*** Opening of EXTRACTED RECORDS ***

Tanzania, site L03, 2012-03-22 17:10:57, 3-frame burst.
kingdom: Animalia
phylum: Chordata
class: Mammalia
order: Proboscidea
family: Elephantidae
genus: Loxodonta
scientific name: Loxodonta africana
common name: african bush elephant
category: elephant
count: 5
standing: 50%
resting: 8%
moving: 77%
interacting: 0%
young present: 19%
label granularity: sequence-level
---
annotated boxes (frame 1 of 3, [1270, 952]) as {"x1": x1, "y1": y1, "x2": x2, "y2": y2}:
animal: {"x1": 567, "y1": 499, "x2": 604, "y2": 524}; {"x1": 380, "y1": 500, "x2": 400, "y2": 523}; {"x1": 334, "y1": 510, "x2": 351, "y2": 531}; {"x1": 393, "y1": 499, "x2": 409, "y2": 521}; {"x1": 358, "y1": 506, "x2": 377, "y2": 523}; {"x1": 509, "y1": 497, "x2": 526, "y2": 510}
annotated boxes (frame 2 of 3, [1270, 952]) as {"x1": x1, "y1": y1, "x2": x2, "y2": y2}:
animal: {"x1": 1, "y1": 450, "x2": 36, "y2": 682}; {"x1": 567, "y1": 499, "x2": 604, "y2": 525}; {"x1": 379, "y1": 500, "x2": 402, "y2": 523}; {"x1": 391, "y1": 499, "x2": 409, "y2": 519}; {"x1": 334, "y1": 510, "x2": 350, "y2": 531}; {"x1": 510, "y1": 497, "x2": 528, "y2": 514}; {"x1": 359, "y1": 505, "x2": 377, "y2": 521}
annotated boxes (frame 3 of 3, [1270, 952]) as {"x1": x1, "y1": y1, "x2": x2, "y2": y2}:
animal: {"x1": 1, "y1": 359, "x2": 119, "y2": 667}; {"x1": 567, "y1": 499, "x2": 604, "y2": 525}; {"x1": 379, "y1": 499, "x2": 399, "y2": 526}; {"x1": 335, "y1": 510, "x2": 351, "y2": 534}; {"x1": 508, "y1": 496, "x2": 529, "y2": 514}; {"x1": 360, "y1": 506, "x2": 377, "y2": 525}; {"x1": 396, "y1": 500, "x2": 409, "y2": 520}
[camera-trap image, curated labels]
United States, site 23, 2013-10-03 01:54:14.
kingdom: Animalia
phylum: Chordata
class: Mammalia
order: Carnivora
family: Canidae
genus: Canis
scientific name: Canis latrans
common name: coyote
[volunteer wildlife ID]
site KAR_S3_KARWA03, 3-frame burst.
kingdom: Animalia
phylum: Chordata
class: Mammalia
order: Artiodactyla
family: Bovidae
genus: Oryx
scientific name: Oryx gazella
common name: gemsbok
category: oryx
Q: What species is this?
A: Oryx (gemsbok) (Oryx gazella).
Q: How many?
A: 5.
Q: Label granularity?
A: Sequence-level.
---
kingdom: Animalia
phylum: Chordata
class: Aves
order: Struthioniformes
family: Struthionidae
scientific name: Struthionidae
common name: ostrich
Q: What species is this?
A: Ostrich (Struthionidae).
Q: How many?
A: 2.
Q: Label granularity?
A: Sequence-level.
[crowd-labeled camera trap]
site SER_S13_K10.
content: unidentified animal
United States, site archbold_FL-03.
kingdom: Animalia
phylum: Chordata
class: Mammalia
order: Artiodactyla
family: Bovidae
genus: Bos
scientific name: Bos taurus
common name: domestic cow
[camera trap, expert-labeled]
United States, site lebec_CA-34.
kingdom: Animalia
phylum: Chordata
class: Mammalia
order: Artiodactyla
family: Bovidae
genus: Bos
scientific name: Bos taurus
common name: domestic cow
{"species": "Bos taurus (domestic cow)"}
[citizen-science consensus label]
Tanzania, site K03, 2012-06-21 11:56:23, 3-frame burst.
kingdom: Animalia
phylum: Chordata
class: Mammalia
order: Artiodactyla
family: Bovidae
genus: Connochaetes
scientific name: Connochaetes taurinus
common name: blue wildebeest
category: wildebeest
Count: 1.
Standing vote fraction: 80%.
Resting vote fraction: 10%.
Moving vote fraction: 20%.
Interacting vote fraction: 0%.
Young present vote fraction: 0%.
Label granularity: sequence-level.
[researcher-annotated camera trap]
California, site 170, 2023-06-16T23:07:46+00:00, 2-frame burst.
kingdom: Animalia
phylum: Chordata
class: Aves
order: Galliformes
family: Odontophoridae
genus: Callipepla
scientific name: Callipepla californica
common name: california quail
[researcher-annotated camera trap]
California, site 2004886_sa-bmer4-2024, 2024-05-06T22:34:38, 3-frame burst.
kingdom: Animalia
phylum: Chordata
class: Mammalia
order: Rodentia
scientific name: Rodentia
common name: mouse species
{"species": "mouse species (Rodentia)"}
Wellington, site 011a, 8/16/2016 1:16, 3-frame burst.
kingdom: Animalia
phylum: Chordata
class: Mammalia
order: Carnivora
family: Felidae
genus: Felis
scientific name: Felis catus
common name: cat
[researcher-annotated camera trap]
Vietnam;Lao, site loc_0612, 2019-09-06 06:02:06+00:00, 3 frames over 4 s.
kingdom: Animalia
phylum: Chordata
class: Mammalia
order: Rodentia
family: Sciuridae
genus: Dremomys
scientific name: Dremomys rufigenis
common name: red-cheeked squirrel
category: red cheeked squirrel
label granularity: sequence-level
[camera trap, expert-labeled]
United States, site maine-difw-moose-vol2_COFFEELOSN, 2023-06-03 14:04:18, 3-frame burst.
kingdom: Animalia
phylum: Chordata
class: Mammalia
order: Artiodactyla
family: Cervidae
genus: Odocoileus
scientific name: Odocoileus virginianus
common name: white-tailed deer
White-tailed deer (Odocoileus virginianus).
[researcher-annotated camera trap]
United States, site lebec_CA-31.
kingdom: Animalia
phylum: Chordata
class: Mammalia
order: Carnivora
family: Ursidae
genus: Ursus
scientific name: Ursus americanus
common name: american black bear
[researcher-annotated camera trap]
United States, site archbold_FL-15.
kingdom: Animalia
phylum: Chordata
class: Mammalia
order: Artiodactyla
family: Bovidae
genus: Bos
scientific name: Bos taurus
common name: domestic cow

*** Close of EXTRACTED RECORDS ***

▶ [INSTRUCTIONS FOR THE TASK] Repeat the records above with every character intact.

▶ [RESPONSE TO THIS TASK]
Tanzania, site L03, 2012-03-22 17:10:57, 3-frame burst.
kingdom: Animalia
phylum: Chordata
class: Mammalia
order: Proboscidea
family: Elephantidae
genus: Loxodonta
scientific name: Loxodonta africana
common name: african bush elephant
category: elephant
count: 5
standing: 50%
resting: 8%
moving: 77%
interacting: 0%
young present: 19%
label granularity: sequence-level
---
annotated boxes (frame 1 of 3, [1270, 952]) as {"x1": x1, "y1": y1, "x2": x2, "y2": y2}:
animal: {"x1": 567, "y1": 499, "x2": 604, "y2": 524}; {"x1": 380, "y1": 500, "x2": 400, "y2": 523}; {"x1": 334, "y1": 510, "x2": 351, "y2": 531}; {"x1": 393, "y1": 499, "x2": 409, "y2": 521}; {"x1": 358, "y1": 506, "x2": 377, "y2": 523}; {"x1": 509, "y1": 497, "x2": 526, "y2": 510}
annotated boxes (frame 2 of 3, [1270, 952]) as {"x1": x1, "y1": y1, "x2": x2, "y2": y2}:
animal: {"x1": 1, "y1": 450, "x2": 36, "y2": 682}; {"x1": 567, "y1": 499, "x2": 604, "y2": 525}; {"x1": 379, "y1": 500, "x2": 402, "y2": 523}; {"x1": 391, "y1": 499, "x2": 409, "y2": 519}; {"x1": 334, "y1": 510, "x2": 350, "y2": 531}; {"x1": 510, "y1": 497, "x2": 528, "y2": 514}; {"x1": 359, "y1": 505, "x2": 377, "y2": 521}
annotated boxes (frame 3 of 3, [1270, 952]) as {"x1": x1, "y1": y1, "x2": x2, "y2": y2}:
animal: {"x1": 1, "y1": 359, "x2": 119, "y2": 667}; {"x1": 567, "y1": 499, "x2": 604, "y2": 525}; {"x1": 379, "y1": 499, "x2": 399, "y2": 526}; {"x1": 335, "y1": 510, "x2": 351, "y2": 534}; {"x1": 508, "y1": 496, "x2": 529, "y2": 514}; {"x1": 360, "y1": 506, "x2": 377, "y2": 525}; {"x1": 396, "y1": 500, "x2": 409, "y2": 520}
[camera-trap image, curated labels]
United States, site 23, 2013-10-03 01:54:14.
kingdom: Animalia
phylum: Chordata
class: Mammalia
order: Carnivora
family: Canidae
genus: Canis
scientific name: Canis latrans
common name: coyote
[volunteer wildlife ID]
site KAR_S3_KARWA03, 3-frame burst.
kingdom: Animalia
phylum: Chordata
class: Mammalia
order: Artiodactyla
family: Bovidae
genus: Oryx
scientific name: Oryx gazella
common name: gemsbok
category: oryx
Q: What species is this?
A: Oryx (gemsbok) (Oryx gazella).
Q: How many?
A: 5.
Q: Label granularity?
A: Sequence-level.
---
kingdom: Animalia
phylum: Chordata
class: Aves
order: Struthioniformes
family: Struthionidae
scientific name: Struthionidae
common name: ostrich
Q: What species is this?
A: Ostrich (Struthionidae).
Q: How many?
A: 2.
Q: Label granularity?
A: Sequence-level.
[crowd-labeled camera trap]
site SER_S13_K10.
content: unidentified animal
United States, site archbold_FL-03.
kingdom: Animalia
phylum: Chordata
class: Mammalia
order: Artiodactyla
family: Bovidae
genus: Bos
scientific name: Bos taurus
common name: domestic cow
[camera trap, expert-labeled]
United States, site lebec_CA-34.
kingdom: Animalia
phylum: Chordata
class: Mammalia
order: Artiodactyla
family: Bovidae
genus: Bos
scientific name: Bos taurus
common name: domestic cow
{"species": "Bos taurus (domestic cow)"}
[citizen-science consensus label]
Tanzania, site K03, 2012-06-21 11:56:23, 3-frame burst.
kingdom: Animalia
phylum: Chordata
class: Mammalia
order: Artiodactyla
family: Bovidae
genus: Connochaetes
scientific name: Connochaetes taurinus
common name: blue wildebeest
category: wildebeest
Count: 1.
Standing vote fraction: 80%.
Resting vote fraction: 10%.
Moving vote fraction: 20%.
Interacting vote fraction: 0%.
Young present vote fraction: 0%.
Label granularity: sequence-level.
[researcher-annotated camera trap]
California, site 170, 2023-06-16T23:07:46+00:00, 2-frame burst.
kingdom: Animalia
phylum: Chordata
class: Aves
order: Galliformes
family: Odontophoridae
genus: Callipepla
scientific name: Callipepla californica
common name: california quail
[researcher-annotated camera trap]
California, site 2004886_sa-bmer4-2024, 2024-05-06T22:34:38, 3-frame burst.
kingdom: Animalia
phylum: Chordata
class: Mammalia
order: Rodentia
scientific name: Rodentia
common name: mouse species
{"species": "mouse species (Rodentia)"}
Wellington, site 011a, 8/16/2016 1:16, 3-frame burst.
kingdom: Animalia
phylum: Chordata
class: Mammalia
order: Carnivora
family: Felidae
genus: Felis
scientific name: Felis catus
common name: cat
[researcher-annotated camera trap]
Vietnam;Lao, site loc_0612, 2019-09-06 06:02:06+00:00, 3 frames over 4 s.
kingdom: Animalia
phylum: Chordata
class: Mammalia
order: Rodentia
family: Sciuridae
genus: Dremomys
scientific name: Dremomys rufigenis
common name: red-cheeked squirrel
category: red cheeked squirrel
label granularity: sequence-level
[camera trap, expert-labeled]
United States, site maine-difw-moose-vol2_COFFEELOSN, 2023-06-03 14:04:18, 3-frame burst.
kingdom: Animalia
phylum: Chordata
class: Mammalia
order: Artiodactyla
family: Cervidae
genus: Odocoileus
scientific name: Odocoileus virginianus
common name: white-tailed deer
White-tailed deer (Odocoileus virginianus).
[researcher-annotated camera trap]
United States, site lebec_CA-31.
kingdom: Animalia
phylum: Chordata
class: Mammalia
order: Carnivora
family: Ursidae
genus: Ursus
scientific name: Ursus americanus
common name: american black bear
[researcher-annotated camera trap]
United States, site archbold_FL-15.
kingdom: Animalia
phylum: Chordata
class: Mammalia
order: Artiodactyla
family: Bovidae
genus: Bos
scientific name: Bos taurus
common name: domestic cow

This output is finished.